Objective ->
Present the lines from the one containing "Across the set" through the final line of the rows, inclusive, as a Markdown table with the columns Number and Line text, leaving out any blank lines.

Listing ->
○ ○ ○

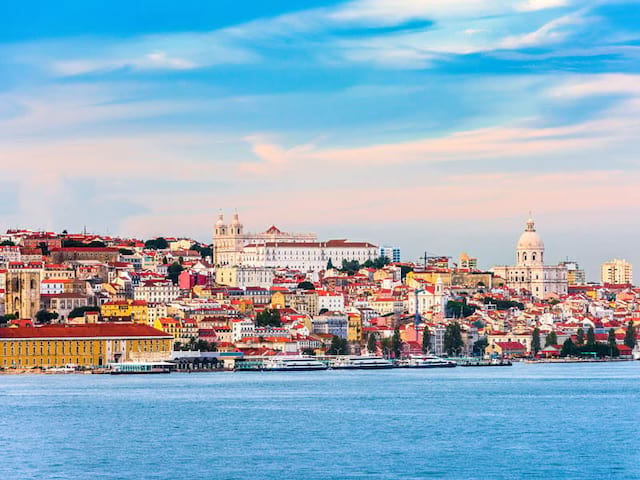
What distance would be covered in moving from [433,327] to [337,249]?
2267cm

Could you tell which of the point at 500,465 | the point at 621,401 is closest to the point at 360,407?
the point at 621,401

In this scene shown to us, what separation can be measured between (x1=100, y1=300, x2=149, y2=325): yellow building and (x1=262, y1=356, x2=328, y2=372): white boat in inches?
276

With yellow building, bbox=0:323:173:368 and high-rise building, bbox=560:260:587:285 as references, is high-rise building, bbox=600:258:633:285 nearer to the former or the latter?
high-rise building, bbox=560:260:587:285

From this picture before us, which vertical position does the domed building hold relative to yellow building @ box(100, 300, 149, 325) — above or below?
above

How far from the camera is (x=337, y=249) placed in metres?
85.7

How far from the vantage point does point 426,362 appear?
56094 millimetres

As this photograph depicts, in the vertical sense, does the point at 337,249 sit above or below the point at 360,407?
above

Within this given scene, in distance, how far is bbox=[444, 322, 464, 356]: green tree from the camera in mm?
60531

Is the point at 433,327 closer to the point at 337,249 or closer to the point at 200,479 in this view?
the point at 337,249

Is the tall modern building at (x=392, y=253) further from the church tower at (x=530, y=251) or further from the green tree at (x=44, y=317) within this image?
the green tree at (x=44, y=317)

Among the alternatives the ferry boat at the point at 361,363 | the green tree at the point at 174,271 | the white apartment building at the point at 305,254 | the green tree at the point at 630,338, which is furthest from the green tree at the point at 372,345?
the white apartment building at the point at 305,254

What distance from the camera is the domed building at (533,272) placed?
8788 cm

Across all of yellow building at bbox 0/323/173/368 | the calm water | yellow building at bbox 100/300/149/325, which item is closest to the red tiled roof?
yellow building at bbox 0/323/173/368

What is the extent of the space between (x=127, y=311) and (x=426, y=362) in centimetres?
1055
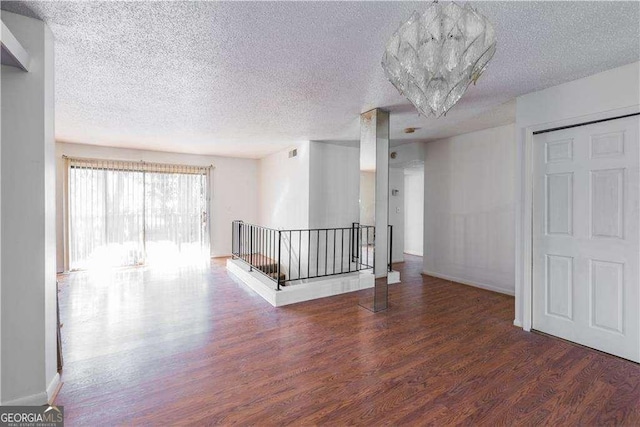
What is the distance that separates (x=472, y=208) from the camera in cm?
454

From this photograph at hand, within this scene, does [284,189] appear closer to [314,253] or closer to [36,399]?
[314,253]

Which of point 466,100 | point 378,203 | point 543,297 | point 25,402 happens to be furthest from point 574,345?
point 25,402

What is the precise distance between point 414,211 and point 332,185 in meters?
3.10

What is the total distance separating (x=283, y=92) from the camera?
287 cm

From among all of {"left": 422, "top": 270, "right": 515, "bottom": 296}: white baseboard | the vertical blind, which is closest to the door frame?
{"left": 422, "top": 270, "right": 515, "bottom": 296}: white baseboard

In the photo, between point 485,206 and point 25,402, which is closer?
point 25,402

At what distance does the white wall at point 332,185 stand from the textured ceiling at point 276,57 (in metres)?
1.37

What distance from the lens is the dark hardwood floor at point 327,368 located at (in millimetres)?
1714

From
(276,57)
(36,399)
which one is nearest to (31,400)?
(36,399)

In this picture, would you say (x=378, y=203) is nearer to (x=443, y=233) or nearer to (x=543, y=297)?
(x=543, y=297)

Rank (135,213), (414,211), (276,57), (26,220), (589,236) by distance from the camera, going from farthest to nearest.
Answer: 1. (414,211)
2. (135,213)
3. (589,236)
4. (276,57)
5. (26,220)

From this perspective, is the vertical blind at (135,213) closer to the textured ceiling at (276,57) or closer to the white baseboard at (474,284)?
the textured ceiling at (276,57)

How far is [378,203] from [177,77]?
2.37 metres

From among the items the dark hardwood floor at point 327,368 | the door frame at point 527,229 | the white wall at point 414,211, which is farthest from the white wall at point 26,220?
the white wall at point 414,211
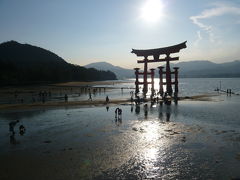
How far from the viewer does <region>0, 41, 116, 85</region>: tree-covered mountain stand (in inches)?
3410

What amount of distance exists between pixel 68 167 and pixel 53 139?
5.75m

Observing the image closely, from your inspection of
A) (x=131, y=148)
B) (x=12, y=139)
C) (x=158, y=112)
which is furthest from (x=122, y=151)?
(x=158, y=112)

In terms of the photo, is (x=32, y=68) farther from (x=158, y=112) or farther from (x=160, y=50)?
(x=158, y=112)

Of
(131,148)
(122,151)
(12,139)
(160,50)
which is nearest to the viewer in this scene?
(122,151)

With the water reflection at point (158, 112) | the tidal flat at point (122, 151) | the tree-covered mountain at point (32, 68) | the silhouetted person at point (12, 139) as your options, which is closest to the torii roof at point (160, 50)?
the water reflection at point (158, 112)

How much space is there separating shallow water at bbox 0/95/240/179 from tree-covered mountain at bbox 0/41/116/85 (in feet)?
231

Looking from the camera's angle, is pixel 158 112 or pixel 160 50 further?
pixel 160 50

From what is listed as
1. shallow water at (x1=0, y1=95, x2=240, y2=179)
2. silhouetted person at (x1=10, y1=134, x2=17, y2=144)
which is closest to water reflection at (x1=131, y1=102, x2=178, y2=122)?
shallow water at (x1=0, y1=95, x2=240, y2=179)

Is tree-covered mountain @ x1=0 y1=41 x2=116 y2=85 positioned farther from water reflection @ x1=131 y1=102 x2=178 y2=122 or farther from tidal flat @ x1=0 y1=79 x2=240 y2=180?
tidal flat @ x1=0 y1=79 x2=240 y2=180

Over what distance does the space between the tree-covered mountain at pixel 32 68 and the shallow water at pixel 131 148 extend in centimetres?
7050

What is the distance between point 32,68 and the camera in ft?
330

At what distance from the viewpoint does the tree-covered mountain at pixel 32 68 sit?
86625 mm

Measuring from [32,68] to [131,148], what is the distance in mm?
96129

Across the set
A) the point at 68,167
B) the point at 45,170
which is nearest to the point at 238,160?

○ ○ ○

Answer in full ->
| Number | Line text |
|---|---|
| 1 | Across the set |
| 2 | A) the point at 68,167 |
| 3 | B) the point at 45,170 |
| 4 | which is nearest to the point at 238,160? |